Highest priority task keeps in running state blocking the other tasks

Hi, we are developing an application with PIC32MZ and near 14 tasks running in the RTOS, but one of those tasks (priority 5) is crashing the code, this task executes without issues for x (random) minutes then keeps in running state forever and blocks all the other tasks, this is a capture we get from tracealyzer, we are working with MPLAB.

fail:

this is the red task:

    void TCAN4x5x_vTaskWatchDog() {

        TickType_t xTicksToDelay = pdMS_TO_TICKS(300); // 300 ms
        TickType_t xLastWakeTime = xTaskGetTickCount();

        for (;;) {
            vTaskDelayUntil(&xLastWakeTime, xTicksToDelay);

            if (TEST_SWITCH_1_Get()) { //Switch acts as a board reset
                TCAN4x5x_WDT_Reset();
            }
            
            TCAN4x5x_SPI_Status status;
            TCAN_Device_ReadSPIStatus(&status);
            
            if(status.Internal_error_interrupt){
                CAN2sig_ICU_Error_Code.setValue(CAN2sig_ICU_Error_CodeVT_TCAN_Internal_Error);
            }else if(status.SPI_error_interrupt){
                CAN2sig_ICU_Error_Code.setValue(CAN2sig_ICU_Error_CodeVT_TCAN_SPI_Error);
            }

        }
    }

    void
    TCAN_Device_ReadSPIStatus(TCAN4x5x_SPI_Status *reg){
        reg->word = AHB_READ_32(REG_SPI_STATUS);
    }

Do you have any idea of what could cause this issue?

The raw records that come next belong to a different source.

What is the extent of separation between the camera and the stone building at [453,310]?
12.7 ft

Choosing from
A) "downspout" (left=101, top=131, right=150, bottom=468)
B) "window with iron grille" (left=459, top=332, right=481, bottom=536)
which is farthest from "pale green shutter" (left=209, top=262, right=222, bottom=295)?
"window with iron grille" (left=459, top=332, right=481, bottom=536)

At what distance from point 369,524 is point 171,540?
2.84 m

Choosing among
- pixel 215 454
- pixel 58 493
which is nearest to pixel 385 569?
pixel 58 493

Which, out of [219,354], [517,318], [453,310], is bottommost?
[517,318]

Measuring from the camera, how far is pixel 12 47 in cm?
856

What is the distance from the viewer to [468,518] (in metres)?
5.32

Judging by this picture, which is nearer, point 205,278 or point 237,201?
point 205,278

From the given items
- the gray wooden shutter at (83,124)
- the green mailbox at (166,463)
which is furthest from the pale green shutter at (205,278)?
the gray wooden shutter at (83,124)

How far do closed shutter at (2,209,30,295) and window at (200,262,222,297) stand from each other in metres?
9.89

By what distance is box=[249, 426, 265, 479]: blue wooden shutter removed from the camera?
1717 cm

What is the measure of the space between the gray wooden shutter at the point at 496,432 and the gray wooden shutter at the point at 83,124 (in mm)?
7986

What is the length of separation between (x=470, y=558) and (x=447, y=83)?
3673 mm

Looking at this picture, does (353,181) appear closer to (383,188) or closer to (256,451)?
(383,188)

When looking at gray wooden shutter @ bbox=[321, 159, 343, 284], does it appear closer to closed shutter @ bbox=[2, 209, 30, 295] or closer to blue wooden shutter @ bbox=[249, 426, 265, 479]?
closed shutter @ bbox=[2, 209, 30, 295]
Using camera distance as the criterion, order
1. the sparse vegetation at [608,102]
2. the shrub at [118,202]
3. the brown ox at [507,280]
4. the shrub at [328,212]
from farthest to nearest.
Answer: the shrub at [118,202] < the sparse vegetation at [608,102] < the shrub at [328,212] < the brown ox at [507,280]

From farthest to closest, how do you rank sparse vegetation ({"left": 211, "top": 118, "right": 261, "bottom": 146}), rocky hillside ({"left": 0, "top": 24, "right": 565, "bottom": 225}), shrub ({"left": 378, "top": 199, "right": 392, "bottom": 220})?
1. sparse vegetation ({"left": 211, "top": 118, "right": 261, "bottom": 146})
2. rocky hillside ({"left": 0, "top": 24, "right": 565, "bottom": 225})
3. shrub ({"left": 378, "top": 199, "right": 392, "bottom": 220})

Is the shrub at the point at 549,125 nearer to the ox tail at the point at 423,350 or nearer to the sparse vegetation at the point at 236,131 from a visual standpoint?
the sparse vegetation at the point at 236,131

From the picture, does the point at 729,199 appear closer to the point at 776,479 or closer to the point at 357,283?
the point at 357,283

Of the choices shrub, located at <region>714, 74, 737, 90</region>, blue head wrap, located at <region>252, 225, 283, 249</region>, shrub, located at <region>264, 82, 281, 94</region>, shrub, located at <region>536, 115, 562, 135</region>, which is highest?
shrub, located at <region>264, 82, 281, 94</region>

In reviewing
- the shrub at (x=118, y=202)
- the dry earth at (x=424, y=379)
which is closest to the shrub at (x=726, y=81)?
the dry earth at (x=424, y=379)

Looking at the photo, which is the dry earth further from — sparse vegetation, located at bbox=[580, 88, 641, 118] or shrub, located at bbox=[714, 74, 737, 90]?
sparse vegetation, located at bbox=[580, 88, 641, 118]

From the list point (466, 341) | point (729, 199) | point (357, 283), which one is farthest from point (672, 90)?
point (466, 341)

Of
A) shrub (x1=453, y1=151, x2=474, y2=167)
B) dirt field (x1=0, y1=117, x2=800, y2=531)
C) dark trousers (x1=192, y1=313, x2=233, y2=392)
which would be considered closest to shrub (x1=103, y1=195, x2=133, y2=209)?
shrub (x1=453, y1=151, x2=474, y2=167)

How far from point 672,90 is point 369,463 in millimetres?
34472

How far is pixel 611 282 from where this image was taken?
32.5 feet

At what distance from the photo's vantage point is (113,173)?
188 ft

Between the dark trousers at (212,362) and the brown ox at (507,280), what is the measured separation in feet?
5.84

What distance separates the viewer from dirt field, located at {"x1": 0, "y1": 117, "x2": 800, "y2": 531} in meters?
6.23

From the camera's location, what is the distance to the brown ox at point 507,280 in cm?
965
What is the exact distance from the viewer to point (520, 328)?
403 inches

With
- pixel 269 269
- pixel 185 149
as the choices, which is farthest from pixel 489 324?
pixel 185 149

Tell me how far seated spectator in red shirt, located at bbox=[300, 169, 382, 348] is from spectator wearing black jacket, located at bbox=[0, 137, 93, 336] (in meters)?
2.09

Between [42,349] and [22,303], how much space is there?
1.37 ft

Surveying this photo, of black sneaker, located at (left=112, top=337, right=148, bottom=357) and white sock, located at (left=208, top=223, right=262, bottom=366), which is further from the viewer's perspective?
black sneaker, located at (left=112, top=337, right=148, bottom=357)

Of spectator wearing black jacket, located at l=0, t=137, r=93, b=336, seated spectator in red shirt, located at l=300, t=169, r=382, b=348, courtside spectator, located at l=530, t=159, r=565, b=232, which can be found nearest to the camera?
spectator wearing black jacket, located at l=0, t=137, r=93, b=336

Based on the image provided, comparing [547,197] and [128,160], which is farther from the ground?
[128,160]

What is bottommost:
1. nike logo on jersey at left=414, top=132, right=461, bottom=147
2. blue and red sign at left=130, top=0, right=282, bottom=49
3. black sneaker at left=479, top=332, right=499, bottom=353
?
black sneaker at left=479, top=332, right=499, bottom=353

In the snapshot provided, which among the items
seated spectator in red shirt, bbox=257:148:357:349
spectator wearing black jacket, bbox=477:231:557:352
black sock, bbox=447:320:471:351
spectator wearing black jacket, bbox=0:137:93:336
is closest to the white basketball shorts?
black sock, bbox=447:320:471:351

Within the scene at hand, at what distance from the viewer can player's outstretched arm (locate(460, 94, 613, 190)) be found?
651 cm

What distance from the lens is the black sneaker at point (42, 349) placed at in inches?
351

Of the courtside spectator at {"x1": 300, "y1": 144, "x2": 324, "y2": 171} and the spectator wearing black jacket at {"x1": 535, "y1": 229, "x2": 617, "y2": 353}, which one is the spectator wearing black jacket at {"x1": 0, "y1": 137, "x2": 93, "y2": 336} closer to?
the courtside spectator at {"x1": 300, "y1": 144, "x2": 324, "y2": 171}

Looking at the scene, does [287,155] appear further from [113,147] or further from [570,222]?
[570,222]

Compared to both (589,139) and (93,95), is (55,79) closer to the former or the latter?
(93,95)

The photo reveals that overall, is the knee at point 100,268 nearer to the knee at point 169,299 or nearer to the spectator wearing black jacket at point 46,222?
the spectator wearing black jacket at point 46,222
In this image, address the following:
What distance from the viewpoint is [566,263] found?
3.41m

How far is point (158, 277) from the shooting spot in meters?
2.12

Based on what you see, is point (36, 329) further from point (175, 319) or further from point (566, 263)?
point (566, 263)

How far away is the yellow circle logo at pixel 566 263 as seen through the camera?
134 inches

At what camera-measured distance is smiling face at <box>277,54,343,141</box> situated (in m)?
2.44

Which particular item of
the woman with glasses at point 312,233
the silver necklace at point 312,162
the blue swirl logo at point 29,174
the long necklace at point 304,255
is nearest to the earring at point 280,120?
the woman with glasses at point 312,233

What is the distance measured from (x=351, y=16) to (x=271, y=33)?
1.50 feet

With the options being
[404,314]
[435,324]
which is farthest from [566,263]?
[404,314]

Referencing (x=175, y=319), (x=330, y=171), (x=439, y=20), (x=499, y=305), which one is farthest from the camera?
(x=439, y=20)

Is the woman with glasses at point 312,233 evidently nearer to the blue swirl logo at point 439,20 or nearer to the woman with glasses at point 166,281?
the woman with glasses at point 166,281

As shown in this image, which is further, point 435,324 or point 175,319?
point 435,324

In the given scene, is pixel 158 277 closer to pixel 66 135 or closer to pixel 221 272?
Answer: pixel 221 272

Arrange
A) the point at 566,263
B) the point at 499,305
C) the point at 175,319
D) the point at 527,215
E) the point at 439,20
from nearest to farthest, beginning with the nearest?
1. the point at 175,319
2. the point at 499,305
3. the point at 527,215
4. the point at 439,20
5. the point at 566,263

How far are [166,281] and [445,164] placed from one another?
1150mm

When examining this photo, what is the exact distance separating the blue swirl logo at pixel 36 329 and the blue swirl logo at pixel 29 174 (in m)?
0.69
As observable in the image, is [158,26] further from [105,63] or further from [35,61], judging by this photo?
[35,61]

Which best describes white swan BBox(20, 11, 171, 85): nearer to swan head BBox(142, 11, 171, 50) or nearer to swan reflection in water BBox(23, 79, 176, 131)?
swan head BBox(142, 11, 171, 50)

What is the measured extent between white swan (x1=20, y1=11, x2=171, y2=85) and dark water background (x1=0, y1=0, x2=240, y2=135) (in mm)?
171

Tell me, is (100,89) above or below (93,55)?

also, the red task is not created inside the SYS_Tasks ( ); function, this task is created inside another task (one with lower priority), is this correct or all the tasks must be created inside SYS_Tasks ( )?

thanks

The only scenario I can think of here that involves FreeRTOS is that your xLastWakeTime gets overwritten somehere in the function body so that the wait always returns immediately. To test that theory, replace the wait until with an absolute wait and see if the behavior changes.

The usual debugging technique here is to add several counters in the infinite loop and monitor those counters via real time watch if your IDE allows for that.

Another thing to check is to break it in debugger and see what the task is doing when it appears to be running forever.

Thanks.

Is it possible that this line of code gets stuck in a loop somewhere?

As per Gaurav’s suggestion - if you know the task is running then break in the debugger and see what it is executing - Pilot’s suggestion that it might be in TCAN_Device_ReadSPIStatus() would seem likely unless you just have a data corruption somewhere.

We have a task that runs every 1ms, it is recommended to have a task that executes at the same frequency that the RTOS tick?

Is that the task that’s trashing? Might be an issue with the delay until then. Again, test with an absolute wait.

Hi, but in that case the task would fail immediately but that is not the case, if you see the image the red task runs normally and suddenly keeps in running state

no, the task wit issues is detailed in the code y shared, it runs every 300ms with priority 5, the task running at 1ms is a task with priority 2 (color blue - QUECTEL_GNSS)

The task running at the same frequency as the RTOS tick shouldn’t be a problem, though you will likely find that it doesn’t ACTUALLY run every millisecond. That’s a whole separate issue though, and has nothing to do with this query.

As for this issue, you really need to break the debugger when it hangs in that task and find out what it’s doing. Until you know that, there’s not going to be much more anyone can tell you. In all likelihood, the RTOS isn’t forcing that task to stay active, the task itself if forcing the RTOS to allow it to remain active because it’s busy doing something.

No, it can theoretically fail at any time.

Again, you should first determine where in the infinite loop you are “stuck.” Either any of the functions called within the for loop is stuck in a “local” infinite loop, or the wait function always returns immediately without waiting, indicating some kind of Problem with the xLastWakeTime variable once your scenario is reached. To me it looks like all of the code in your body except the wait may be non yielding, so if the wait does not block, you would always run through the loop in a CPU bound computation.

It is fairly straightforward debugging to determine which of the two is the case. Several techniques have been proposed here. Once you have figured out which of the two scenarios hold, the rest is routine.